### WHAT YOU SHOULD DO
Output the data as it stands. Each line must match exactly.

........

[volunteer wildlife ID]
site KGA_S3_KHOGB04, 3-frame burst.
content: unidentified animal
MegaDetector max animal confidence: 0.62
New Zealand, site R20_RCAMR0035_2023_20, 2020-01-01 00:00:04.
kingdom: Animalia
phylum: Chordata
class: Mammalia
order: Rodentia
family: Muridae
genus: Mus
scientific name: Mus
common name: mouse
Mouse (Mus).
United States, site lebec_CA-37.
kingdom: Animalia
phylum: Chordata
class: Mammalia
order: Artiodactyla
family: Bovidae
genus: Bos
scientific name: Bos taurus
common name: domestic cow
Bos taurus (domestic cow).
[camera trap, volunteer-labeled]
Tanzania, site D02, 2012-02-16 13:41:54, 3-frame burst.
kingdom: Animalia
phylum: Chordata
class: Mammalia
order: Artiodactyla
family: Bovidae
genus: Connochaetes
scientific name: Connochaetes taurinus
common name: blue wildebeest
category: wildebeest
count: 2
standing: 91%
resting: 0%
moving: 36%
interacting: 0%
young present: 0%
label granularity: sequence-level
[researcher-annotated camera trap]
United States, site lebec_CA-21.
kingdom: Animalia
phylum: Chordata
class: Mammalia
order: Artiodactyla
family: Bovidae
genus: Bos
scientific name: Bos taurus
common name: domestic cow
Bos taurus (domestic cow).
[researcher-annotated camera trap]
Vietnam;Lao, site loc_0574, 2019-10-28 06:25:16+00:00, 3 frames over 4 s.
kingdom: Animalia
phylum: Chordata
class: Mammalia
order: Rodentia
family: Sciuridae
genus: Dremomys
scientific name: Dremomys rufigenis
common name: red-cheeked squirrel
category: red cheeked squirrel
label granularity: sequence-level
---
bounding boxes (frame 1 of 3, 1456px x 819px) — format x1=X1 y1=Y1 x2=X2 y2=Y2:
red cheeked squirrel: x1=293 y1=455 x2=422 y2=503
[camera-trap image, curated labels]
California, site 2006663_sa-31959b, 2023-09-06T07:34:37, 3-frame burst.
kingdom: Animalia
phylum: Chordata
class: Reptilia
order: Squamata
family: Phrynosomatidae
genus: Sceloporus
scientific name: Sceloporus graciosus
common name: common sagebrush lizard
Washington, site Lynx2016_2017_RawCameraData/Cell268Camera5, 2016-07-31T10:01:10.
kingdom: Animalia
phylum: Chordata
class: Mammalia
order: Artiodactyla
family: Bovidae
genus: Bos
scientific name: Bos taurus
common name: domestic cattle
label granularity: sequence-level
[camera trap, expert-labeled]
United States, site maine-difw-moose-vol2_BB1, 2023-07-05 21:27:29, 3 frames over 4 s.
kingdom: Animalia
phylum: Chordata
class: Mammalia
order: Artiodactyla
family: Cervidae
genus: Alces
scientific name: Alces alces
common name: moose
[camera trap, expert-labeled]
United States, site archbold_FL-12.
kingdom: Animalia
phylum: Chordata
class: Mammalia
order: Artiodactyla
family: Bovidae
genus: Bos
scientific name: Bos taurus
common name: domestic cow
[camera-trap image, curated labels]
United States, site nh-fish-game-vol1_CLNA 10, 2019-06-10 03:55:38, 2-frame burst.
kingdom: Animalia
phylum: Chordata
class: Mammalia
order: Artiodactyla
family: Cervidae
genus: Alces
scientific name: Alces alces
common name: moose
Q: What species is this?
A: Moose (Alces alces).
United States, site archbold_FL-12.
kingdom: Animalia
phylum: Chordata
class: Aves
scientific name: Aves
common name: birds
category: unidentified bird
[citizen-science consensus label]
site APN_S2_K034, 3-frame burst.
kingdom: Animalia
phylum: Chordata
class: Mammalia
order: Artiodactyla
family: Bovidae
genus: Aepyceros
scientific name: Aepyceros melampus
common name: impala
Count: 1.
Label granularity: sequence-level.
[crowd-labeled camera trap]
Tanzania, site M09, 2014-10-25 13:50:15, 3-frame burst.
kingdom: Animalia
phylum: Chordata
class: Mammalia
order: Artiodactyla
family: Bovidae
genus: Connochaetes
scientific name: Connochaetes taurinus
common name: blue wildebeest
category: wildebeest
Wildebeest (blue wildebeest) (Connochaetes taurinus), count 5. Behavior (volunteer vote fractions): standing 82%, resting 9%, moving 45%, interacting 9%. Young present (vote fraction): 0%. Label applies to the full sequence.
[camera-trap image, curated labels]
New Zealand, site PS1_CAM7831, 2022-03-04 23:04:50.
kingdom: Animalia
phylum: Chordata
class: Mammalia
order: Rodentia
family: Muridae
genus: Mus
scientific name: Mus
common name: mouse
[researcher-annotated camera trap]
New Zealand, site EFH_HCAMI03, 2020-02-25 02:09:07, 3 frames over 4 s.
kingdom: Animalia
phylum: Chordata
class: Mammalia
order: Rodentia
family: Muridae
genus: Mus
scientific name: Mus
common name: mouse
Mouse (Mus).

........

### FINAL ANSWER
[volunteer wildlife ID]
site KGA_S3_KHOGB04, 3-frame burst.
content: unidentified animal
MegaDetector max animal confidence: 0.62
New Zealand, site R20_RCAMR0035_2023_20, 2020-01-01 00:00:04.
kingdom: Animalia
phylum: Chordata
class: Mammalia
order: Rodentia
family: Muridae
genus: Mus
scientific name: Mus
common name: mouse
Mouse (Mus).
United States, site lebec_CA-37.
kingdom: Animalia
phylum: Chordata
class: Mammalia
order: Artiodactyla
family: Bovidae
genus: Bos
scientific name: Bos taurus
common name: domestic cow
Bos taurus (domestic cow).
[camera trap, volunteer-labeled]
Tanzania, site D02, 2012-02-16 13:41:54, 3-frame burst.
kingdom: Animalia
phylum: Chordata
class: Mammalia
order: Artiodactyla
family: Bovidae
genus: Connochaetes
scientific name: Connochaetes taurinus
common name: blue wildebeest
category: wildebeest
count: 2
standing: 91%
resting: 0%
moving: 36%
interacting: 0%
young present: 0%
label granularity: sequence-level
[researcher-annotated camera trap]
United States, site lebec_CA-21.
kingdom: Animalia
phylum: Chordata
class: Mammalia
order: Artiodactyla
family: Bovidae
genus: Bos
scientific name: Bos taurus
common name: domestic cow
Bos taurus (domestic cow).
[researcher-annotated camera trap]
Vietnam;Lao, site loc_0574, 2019-10-28 06:25:16+00:00, 3 frames over 4 s.
kingdom: Animalia
phylum: Chordata
class: Mammalia
order: Rodentia
family: Sciuridae
genus: Dremomys
scientific name: Dremomys rufigenis
common name: red-cheeked squirrel
category: red cheeked squirrel
label granularity: sequence-level
---
bounding boxes (frame 1 of 3, 1456px x 819px) — format x1=X1 y1=Y1 x2=X2 y2=Y2:
red cheeked squirrel: x1=293 y1=455 x2=422 y2=503
[camera-trap image, curated labels]
California, site 2006663_sa-31959b, 2023-09-06T07:34:37, 3-frame burst.
kingdom: Animalia
phylum: Chordata
class: Reptilia
order: Squamata
family: Phrynosomatidae
genus: Sceloporus
scientific name: Sceloporus graciosus
common name: common sagebrush lizard
Washington, site Lynx2016_2017_RawCameraData/Cell268Camera5, 2016-07-31T10:01:10.
kingdom: Animalia
phylum: Chordata
class: Mammalia
order: Artiodactyla
family: Bovidae
genus: Bos
scientific name: Bos taurus
common name: domestic cattle
label granularity: sequence-level
[camera trap, expert-labeled]
United States, site maine-difw-moose-vol2_BB1, 2023-07-05 21:27:29, 3 frames over 4 s.
kingdom: Animalia
phylum: Chordata
class: Mammalia
order: Artiodactyla
family: Cervidae
genus: Alces
scientific name: Alces alces
common name: moose
[camera trap, expert-labeled]
United States, site archbold_FL-12.
kingdom: Animalia
phylum: Chordata
class: Mammalia
order: Artiodactyla
family: Bovidae
genus: Bos
scientific name: Bos taurus
common name: domestic cow
[camera-trap image, curated labels]
United States, site nh-fish-game-vol1_CLNA 10, 2019-06-10 03:55:38, 2-frame burst.
kingdom: Animalia
phylum: Chordata
class: Mammalia
order: Artiodactyla
family: Cervidae
genus: Alces
scientific name: Alces alces
common name: moose
Q: What species is this?
A: Moose (Alces alces).
United States, site archbold_FL-12.
kingdom: Animalia
phylum: Chordata
class: Aves
scientific name: Aves
common name: birds
category: unidentified bird
[citizen-science consensus label]
site APN_S2_K034, 3-frame burst.
kingdom: Animalia
phylum: Chordata
class: Mammalia
order: Artiodactyla
family: Bovidae
genus: Aepyceros
scientific name: Aepyceros melampus
common name: impala
Count: 1.
Label granularity: sequence-level.
[crowd-labeled camera trap]
Tanzania, site M09, 2014-10-25 13:50:15, 3-frame burst.
kingdom: Animalia
phylum: Chordata
class: Mammalia
order: Artiodactyla
family: Bovidae
genus: Connochaetes
scientific name: Connochaetes taurinus
common name: blue wildebeest
category: wildebeest
Wildebeest (blue wildebeest) (Connochaetes taurinus), count 5. Behavior (volunteer vote fractions): standing 82%, resting 9%, moving 45%, interacting 9%. Young present (vote fraction): 0%. Label applies to the full sequence.
[camera-trap image, curated labels]
New Zealand, site PS1_CAM7831, 2022-03-04 23:04:50.
kingdom: Animalia
phylum: Chordata
class: Mammalia
order: Rodentia
family: Muridae
genus: Mus
scientific name: Mus
common name: mouse
[researcher-annotated camera trap]
New Zealand, site EFH_HCAMI03, 2020-02-25 02:09:07, 3 frames over 4 s.
kingdom: Animalia
phylum: Chordata
class: Mammalia
order: Rodentia
family: Muridae
genus: Mus
scientific name: Mus
common name: mouse
Mouse (Mus).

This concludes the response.